Created on 2015-12-12 20:19 by socketpair, last changed 2022-04-11 14:58 by admin. This issue is now closed.

Messages (15)
msg256291 - (view) Author: Марк Коренберг (socketpair) * Date: 2015-12-12 20:19
It seems, that we should deprecate .seek() on files, opened in text mode.

Since it is not possible to seek to position between symbols. Yes, it is possible to decode UTF-8 (or other charset) starting from beginning of the file and count symbols, but it is EXTREMELY SLOW, and is not what user expect. If so, seeking from end of file back to begin may be implemented in even more hard and error-prone way.

Moreover, I consider that we should disallow seek in text files except seek() to begin of the file (position 0) or end of file (seek(0, SEEK_END)).
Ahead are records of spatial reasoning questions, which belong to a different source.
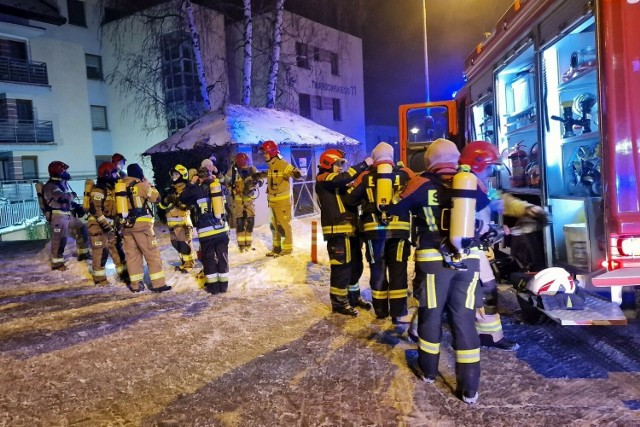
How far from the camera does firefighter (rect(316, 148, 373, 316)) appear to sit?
559 centimetres

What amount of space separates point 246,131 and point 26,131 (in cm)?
1658

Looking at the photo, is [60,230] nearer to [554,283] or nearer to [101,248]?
[101,248]

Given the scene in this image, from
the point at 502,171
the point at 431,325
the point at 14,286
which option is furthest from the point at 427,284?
the point at 14,286

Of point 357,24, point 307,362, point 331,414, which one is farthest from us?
point 357,24

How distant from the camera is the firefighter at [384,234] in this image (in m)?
5.03

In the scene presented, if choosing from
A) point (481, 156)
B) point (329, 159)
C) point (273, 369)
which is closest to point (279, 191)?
point (329, 159)

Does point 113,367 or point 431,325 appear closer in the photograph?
point 431,325

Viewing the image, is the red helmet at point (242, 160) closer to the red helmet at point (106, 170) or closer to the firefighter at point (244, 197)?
the firefighter at point (244, 197)

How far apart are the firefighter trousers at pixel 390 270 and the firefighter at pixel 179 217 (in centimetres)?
314

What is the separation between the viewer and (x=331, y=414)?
136 inches

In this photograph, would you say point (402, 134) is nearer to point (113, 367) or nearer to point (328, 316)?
point (328, 316)

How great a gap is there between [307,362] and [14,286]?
6.29 meters

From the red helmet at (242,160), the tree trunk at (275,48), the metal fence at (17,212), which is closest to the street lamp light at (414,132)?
the red helmet at (242,160)

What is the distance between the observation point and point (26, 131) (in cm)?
2383
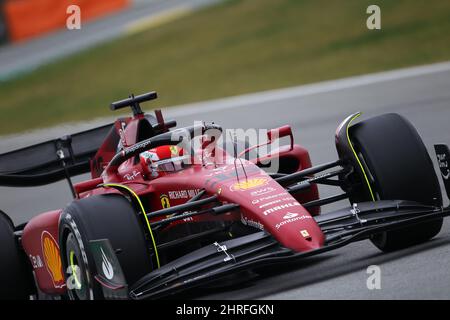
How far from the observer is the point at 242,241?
252 inches

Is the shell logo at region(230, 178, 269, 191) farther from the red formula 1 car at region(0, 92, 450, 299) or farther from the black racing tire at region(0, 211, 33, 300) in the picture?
the black racing tire at region(0, 211, 33, 300)

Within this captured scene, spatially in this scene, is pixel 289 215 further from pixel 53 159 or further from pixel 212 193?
pixel 53 159

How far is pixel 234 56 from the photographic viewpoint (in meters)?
21.3

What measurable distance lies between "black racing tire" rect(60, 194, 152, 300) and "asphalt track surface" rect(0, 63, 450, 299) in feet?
1.82

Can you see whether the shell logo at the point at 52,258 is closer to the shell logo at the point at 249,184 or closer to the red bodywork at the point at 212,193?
the red bodywork at the point at 212,193

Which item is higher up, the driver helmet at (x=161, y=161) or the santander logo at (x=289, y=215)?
the driver helmet at (x=161, y=161)

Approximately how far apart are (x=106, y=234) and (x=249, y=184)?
106 centimetres

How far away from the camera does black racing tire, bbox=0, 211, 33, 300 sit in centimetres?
751

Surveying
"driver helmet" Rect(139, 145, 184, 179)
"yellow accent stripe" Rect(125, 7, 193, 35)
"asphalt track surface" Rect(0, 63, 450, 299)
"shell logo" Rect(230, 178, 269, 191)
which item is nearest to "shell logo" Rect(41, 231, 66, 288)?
"driver helmet" Rect(139, 145, 184, 179)

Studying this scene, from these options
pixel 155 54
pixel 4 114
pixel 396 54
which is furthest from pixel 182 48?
pixel 396 54

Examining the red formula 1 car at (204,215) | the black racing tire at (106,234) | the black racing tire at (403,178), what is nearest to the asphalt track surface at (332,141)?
the black racing tire at (403,178)

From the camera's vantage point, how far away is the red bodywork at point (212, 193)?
6371 mm

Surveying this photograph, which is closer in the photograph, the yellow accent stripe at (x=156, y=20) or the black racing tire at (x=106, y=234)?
the black racing tire at (x=106, y=234)

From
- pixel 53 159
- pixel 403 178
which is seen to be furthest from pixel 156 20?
pixel 403 178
Seel also issue25190 #25190 about something related for that.
msg256293 - (view) Author: R. David Murray (r.david.murray) * (Python committer) Date: 2015-12-12 20:33
As mentioned in those issues, currently the peek/seek token is a black box.  That doesn't mean it isn't useful.  Those issues are talking about potential ways to make it more useful, so any discussion should occur there.
msg256324 - (view) Author: Марк Коренберг (socketpair) * Date: 2015-12-13 17:33
https://docs.python.org/3.5/library/io.html?highlight=stringio#id3 :

Also, TextIOWrapper.tell() and TextIOWrapper.seek() are both quite slow due to the reconstruction algorithm used.
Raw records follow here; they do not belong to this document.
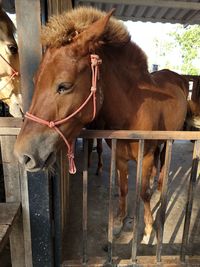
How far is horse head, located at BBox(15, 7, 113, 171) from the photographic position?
1.17 m

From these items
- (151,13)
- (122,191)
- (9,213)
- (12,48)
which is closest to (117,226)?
(122,191)

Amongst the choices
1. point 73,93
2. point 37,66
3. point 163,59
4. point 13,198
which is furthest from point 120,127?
point 163,59

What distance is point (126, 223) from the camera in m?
2.42

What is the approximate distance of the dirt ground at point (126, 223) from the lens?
6.78 ft

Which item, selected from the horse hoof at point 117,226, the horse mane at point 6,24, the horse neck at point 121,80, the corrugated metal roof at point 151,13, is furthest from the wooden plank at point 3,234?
the corrugated metal roof at point 151,13

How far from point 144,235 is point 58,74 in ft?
5.68

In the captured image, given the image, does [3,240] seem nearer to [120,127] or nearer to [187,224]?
[120,127]

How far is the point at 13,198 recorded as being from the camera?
149 centimetres

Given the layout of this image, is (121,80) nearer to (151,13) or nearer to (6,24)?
(6,24)

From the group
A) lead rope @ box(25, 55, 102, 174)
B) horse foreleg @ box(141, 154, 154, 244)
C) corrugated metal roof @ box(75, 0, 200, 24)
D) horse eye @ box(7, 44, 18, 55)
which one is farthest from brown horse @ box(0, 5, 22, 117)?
corrugated metal roof @ box(75, 0, 200, 24)

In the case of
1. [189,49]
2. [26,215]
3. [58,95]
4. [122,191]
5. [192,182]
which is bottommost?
[122,191]

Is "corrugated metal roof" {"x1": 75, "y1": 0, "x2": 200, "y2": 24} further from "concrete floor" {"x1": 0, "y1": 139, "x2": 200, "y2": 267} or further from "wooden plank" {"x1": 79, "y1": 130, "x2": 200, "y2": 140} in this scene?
"wooden plank" {"x1": 79, "y1": 130, "x2": 200, "y2": 140}

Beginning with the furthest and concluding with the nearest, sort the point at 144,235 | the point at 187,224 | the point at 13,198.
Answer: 1. the point at 144,235
2. the point at 187,224
3. the point at 13,198

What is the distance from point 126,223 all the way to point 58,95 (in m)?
1.72
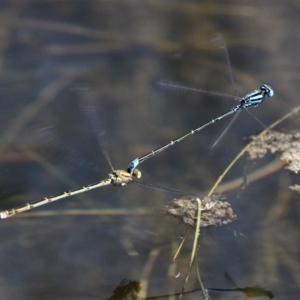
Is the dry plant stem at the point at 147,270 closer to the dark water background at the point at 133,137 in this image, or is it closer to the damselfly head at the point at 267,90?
the dark water background at the point at 133,137

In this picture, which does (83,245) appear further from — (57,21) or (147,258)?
(57,21)

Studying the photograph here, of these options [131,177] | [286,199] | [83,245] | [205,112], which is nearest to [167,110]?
[205,112]

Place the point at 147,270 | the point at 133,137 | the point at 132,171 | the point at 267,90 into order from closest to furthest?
the point at 147,270 → the point at 132,171 → the point at 133,137 → the point at 267,90

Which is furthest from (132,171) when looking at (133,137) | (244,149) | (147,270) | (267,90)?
(267,90)

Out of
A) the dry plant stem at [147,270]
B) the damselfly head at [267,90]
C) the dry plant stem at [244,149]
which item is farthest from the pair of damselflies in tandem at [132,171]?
the dry plant stem at [147,270]

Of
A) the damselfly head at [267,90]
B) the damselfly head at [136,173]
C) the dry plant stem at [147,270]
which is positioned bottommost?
the dry plant stem at [147,270]

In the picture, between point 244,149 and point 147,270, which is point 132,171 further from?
point 244,149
What is reconstruction algorightm ? Experiments show, that seek() and tell() returns values of count of bytes (not letters).


#!/usr/bin/python3.5
import tempfile

with tempfile.TemporaryFile(mode='r+t') as f:
    l = f.write('привет')
    print(l, f.tell()) # "6 12"
    f.seek(3)
    f.write('прекол42')
    f.seek(0)
    print(f.read()) # raise UnicodeDecodeError

So, please reopen. Issue is still here.
msg256329 - (view) Author: R. David Murray (r.david.murray) * (Python committer) Date: 2015-12-13 19:01
I'm still not seeing a bug.

If you have a performance enhancement or functional enhancement you'd like us to consider, please attach a patch, with benchmark results.

Since you say "are quite slow because of the reconstruction algorithm", what makes you say this?  I'd think the "algorithm" was just using the underlying bytes tell/seek value, which then becomes a black box token because it does not have a one to one releationship to the character count.
msg256415 - (view) Author: Марк Коренберг (socketpair) * Date: 2015-12-14 22:12
First, it seems that there are no real "reconstruction algorithm" at all. Seek is allowed to point to any byte position, even to place "inside" characters for multibyte encodings, such as UTF-8.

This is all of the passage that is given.